A otto anni ero convinta di essere speciale perché la luna mi seguiva ovunque andassi.
A quindici anni dovetti ricredermi. Da stella posizionata al centro dell’Universo mi trasformai in una piccola ombra insignificante a cui nessuno sembrava prestare attenzione. A farmi compagnia c’erano però le parole, che trasferivo su carta in forma di favole e poesie, e che poi raccoglievo in un grosso raccoglitore, “il mio Grimorio”. Nessuno era a conoscenza del mio piccolo tesoro. Del resto, come poteva una creatura della consistenza della fuliggine creare storie di un qualche peso.
Un giorno mio padre trovò il raccoglitore e, non trattandosi di documenti per lui importanti, lo svuotò e buttò il contenuto.
Non me ne lamentai. Ma da allora non scrissi più nulla.
Ho trascorso gli anni successivi a studiare e a costruirmi una carriera. Mi sono sposata e, anche se non ho avuto figli, mi prendo spesso cura di due nipoti meravigliosi.
Capitò quasi per gioco che mia sorella mi chiedesse di scrivere una favola per i suoi bambini. Si ricordava che quando era piccola le raccontavo spesso delle storie.
Il racconto piacque molto a Jacopo e a Leonardo. Mi rincorsero per giorni per sapere cosa fosse successo ai miei personaggi, nonostante la storia fosse terminata.
Mi sentii come se qualcuno avesse spalancato le finestre per arieggiare quella stanza che era rimasta chiusa per così tanto tempo da dimenticarmi della sua esistenza.
Ho appena compiuto cinquantacinque anni, e qualcuno mi ha detto che forse sono troppo vecchia per riprendere a scrivere, e che probabilmente sarei morta prima che qualcosa di mio venisse mai pubblicato.

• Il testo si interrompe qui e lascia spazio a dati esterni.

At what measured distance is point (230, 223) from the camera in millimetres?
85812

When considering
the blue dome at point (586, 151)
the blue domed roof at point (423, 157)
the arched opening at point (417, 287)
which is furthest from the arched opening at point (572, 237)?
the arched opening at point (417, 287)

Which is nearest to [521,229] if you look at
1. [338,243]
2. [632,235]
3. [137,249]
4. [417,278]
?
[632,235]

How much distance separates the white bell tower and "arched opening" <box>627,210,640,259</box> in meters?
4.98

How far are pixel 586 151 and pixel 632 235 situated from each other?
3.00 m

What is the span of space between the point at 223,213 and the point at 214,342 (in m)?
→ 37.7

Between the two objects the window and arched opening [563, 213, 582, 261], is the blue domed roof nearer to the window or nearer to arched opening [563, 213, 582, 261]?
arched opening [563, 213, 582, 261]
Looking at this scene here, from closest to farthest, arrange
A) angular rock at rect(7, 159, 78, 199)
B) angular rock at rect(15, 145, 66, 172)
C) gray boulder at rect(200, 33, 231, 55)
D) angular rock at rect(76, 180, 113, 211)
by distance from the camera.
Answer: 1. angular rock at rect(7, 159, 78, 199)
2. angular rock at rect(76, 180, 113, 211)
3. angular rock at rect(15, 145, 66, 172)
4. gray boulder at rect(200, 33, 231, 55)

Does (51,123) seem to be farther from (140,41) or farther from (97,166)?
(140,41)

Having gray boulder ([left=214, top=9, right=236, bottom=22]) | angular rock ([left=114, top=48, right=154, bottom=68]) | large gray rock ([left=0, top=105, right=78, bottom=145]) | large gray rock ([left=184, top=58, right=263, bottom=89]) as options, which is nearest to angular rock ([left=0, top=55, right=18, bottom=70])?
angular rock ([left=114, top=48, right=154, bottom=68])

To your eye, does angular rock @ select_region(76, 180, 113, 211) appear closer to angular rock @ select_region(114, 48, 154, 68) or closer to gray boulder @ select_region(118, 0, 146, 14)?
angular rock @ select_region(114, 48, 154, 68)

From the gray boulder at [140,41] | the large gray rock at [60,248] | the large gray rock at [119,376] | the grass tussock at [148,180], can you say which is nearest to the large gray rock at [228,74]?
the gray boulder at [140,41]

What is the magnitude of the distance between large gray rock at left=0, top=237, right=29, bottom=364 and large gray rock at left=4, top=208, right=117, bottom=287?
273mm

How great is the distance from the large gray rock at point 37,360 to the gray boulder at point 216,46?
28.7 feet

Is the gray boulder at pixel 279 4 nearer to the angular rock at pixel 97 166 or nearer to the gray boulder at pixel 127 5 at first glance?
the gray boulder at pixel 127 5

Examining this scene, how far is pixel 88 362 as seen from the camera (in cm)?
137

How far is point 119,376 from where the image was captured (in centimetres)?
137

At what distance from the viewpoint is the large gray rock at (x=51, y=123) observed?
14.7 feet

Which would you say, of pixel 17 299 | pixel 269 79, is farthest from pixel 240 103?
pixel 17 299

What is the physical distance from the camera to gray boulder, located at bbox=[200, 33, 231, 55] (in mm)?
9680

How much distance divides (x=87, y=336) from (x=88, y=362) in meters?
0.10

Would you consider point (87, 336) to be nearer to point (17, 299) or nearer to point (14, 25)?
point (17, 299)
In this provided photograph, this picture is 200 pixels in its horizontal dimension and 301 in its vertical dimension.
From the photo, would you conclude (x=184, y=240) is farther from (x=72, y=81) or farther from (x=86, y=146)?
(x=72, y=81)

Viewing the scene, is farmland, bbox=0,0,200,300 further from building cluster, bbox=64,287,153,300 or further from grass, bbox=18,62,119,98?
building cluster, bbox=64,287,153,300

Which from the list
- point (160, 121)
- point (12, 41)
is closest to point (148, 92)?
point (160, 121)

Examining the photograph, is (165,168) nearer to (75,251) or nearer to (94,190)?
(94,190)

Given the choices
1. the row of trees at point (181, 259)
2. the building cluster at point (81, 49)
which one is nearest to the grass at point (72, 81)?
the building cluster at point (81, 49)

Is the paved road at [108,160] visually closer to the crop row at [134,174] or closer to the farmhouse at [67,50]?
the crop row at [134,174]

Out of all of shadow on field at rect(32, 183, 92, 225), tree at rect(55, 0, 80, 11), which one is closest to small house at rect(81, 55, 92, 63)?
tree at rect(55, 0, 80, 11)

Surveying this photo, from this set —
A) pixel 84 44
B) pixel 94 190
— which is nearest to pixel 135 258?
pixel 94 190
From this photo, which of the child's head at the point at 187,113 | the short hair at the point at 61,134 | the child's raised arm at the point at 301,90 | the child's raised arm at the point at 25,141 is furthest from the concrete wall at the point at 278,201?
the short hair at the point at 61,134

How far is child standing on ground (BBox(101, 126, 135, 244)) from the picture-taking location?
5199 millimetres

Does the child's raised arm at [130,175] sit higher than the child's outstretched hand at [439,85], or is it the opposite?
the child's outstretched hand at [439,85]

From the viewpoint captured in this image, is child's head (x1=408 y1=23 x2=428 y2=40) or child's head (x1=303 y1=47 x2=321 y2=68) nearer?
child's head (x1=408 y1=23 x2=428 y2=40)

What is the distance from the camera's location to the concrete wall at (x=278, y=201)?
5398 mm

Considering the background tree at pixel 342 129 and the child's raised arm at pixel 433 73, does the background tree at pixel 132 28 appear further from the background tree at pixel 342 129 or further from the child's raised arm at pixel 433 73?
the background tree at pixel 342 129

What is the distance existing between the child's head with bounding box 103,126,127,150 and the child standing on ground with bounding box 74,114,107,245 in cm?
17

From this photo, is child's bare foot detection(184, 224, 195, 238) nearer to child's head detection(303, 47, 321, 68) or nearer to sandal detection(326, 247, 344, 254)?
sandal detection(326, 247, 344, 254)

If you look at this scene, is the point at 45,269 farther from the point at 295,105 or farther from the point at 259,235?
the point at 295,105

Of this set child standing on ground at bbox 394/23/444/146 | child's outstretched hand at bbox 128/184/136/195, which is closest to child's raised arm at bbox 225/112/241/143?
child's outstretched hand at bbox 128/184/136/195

Forse è così, ma se tutti questi anni mi hanno insegnato qualcosa, è che la vita è strana, e ti conduce sempre dove devi essere in quel preciso momento. E adesso sono qui, in un bar affollato a scrivere queste parole in compagnia di una tazza di caffè caldo. La pioggia fuori non accenna a smettere e, attraverso i vetri appannati, osservo le persone che si affrettano per le strade bagnate.